*Document segment:*

((

# I drove the 2010 Porsche 911 Turbo in Europe the other day...



## Emission (Dec 19, 2001)

I flew to Portugal the other day to drive the latest Turbo from Porsche... I know, I know, it's not a BMW... but I thought you guys would be interested.

Under the rear decklid is an all-new 3.8-liter, direct-injected, all-aluminum engine with .8 bar of boost. It is rated at 500 hp. With AWD and a PDK, it will shoot to 60 mph quicker than any roadgoing car Porsche has ever sold.

http://www.autoblog.com/2009/11/02/2010-porsche-911-turbo-first-drive/










- Mike


----------



## 6 Brit (Jan 19, 2009)

Luuuuuucky!!!!!!


----------



## getz (Sep 21, 2007)

Thats a fine car. I don't know if I could justify spending 50 grand more for a new PDK turbo, over the deals on the 07-09 turbos that are available. Somehow I think I will still have a huge **** eating grin in a car that hits 60 in 3.8 seconds vs 3.2.
-Getz


----------



## Emission (Dec 19, 2001)

getz said:


> Thats a fine car. I don't know if I could justify spending 50 grand more for a new PDK turbo, over the deals on the 07-09 turbos that are available. Somehow I think I will still have a huge **** eating grin in a car that hits 60 in 3.8 seconds vs 3.2.

))

*Data records:*
((

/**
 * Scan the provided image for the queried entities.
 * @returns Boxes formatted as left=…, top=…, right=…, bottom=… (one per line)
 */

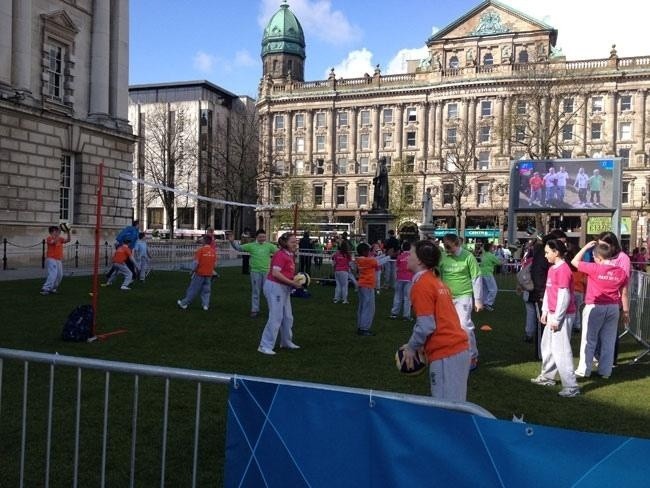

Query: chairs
left=121, top=286, right=130, bottom=289
left=203, top=305, right=208, bottom=311
left=257, top=346, right=276, bottom=356
left=280, top=340, right=300, bottom=350
left=333, top=298, right=413, bottom=337
left=470, top=304, right=609, bottom=398
left=177, top=300, right=188, bottom=309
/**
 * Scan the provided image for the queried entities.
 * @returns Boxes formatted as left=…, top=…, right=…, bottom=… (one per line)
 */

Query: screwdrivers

))

*What this task involves:*
Resume the Porsche 911 Turbo forum thread, starting right after its last line. The records aren't needed for anything here.

*Answer to this problem:*
> -Getz


I hear you. One of those "slow" D) 996 Turbo models can be had for about $50,000 these days (a friend just bought a '04 996 Turbo Cab with X50 for $57,000). Few can tell the difference seat-of-the pants.

- Mike


----------



## 1985mb (Apr 2, 2008)

I want to say a 997 is worth the premium over a 996 on looks alone, but what do I know... no doubt that car is sick, shame about that particular color, though


----------



## ___lk___ (Dec 21, 2001)

(more) pics or it didn't happen...


----------



## Emission (Dec 19, 2001)

___lk___ said:


> (more) pics or it didn't happen...


There is a whole gallery of pics I shot here:

http://www.autoblog.com/gallery/2010-porsche-911-turbo-first-drive

Here is one of the pics I took, and the same pic with me in it below (funny thing, I forgot to shut the door all the way on the silver car... notice the gap and the interior light reflecting off the steering wheel? Awrg!):


----------



## Emission (Dec 19, 2001)

1985mb said:


> I want to say a 997 is worth the premium over a 996 on looks alone, but what do I know... no doubt that car is sick, shame about that particular color, though


The 997 is a much better car, but the 996 is 50 percent (or less) the cost...

- Mike


----------



## vexed (Dec 22, 2001)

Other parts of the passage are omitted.